Please find each line in the records that contains the string "xmlns", and copy those lines out in full.

Record list:
/---

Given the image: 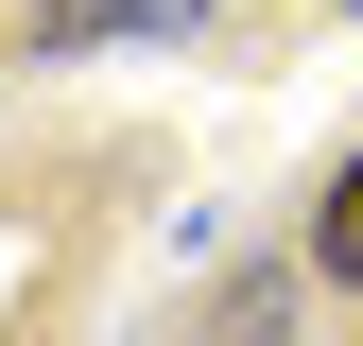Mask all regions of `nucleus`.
<instances>
[{
    "label": "nucleus",
    "instance_id": "obj_1",
    "mask_svg": "<svg viewBox=\"0 0 363 346\" xmlns=\"http://www.w3.org/2000/svg\"><path fill=\"white\" fill-rule=\"evenodd\" d=\"M173 18H191V0H35L52 52H86V35H173Z\"/></svg>",
    "mask_w": 363,
    "mask_h": 346
},
{
    "label": "nucleus",
    "instance_id": "obj_2",
    "mask_svg": "<svg viewBox=\"0 0 363 346\" xmlns=\"http://www.w3.org/2000/svg\"><path fill=\"white\" fill-rule=\"evenodd\" d=\"M311 260H329V277H363V156H346V191H329V225H311Z\"/></svg>",
    "mask_w": 363,
    "mask_h": 346
}]
</instances>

\---

Solution for this problem:
    "mask_svg": "<svg viewBox=\"0 0 363 346\" xmlns=\"http://www.w3.org/2000/svg\"><path fill=\"white\" fill-rule=\"evenodd\" d=\"M173 18H191V0H35L52 52H86V35H173Z\"/></svg>",
    "mask_svg": "<svg viewBox=\"0 0 363 346\" xmlns=\"http://www.w3.org/2000/svg\"><path fill=\"white\" fill-rule=\"evenodd\" d=\"M311 260H329V277H363V156H346V191H329V225H311Z\"/></svg>",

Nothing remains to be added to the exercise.